THE EXERCISE: Repeat word for word the lines from the one containing "Looking at the" through the last line, both included.

(Spatial question records)
|---|

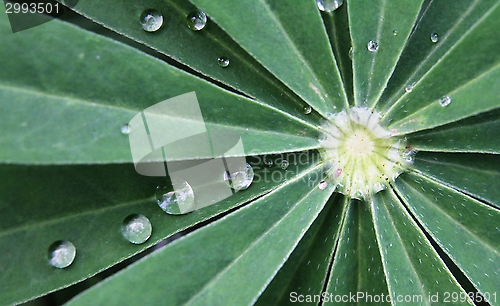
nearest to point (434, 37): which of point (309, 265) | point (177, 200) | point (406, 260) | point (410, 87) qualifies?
point (410, 87)

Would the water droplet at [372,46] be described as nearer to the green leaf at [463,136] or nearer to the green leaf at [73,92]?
the green leaf at [463,136]

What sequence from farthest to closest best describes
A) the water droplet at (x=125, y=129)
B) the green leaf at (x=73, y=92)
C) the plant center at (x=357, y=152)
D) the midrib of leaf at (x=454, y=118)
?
the plant center at (x=357, y=152)
the midrib of leaf at (x=454, y=118)
the water droplet at (x=125, y=129)
the green leaf at (x=73, y=92)

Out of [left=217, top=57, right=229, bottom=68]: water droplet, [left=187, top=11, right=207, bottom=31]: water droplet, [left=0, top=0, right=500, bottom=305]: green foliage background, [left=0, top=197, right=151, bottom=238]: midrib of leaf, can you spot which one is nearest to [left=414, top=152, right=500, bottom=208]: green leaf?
[left=0, top=0, right=500, bottom=305]: green foliage background

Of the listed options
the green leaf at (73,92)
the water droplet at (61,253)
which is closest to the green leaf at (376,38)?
the green leaf at (73,92)

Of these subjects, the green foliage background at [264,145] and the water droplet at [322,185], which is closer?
the green foliage background at [264,145]

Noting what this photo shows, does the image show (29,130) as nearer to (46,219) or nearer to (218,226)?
(46,219)

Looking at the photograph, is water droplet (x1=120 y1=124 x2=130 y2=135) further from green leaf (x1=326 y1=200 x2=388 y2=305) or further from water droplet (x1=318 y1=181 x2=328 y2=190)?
green leaf (x1=326 y1=200 x2=388 y2=305)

|---|

WORKED ANSWER:
Looking at the photograph, is water droplet (x1=120 y1=124 x2=130 y2=135) further from green leaf (x1=326 y1=200 x2=388 y2=305) or further from water droplet (x1=318 y1=181 x2=328 y2=190)?
green leaf (x1=326 y1=200 x2=388 y2=305)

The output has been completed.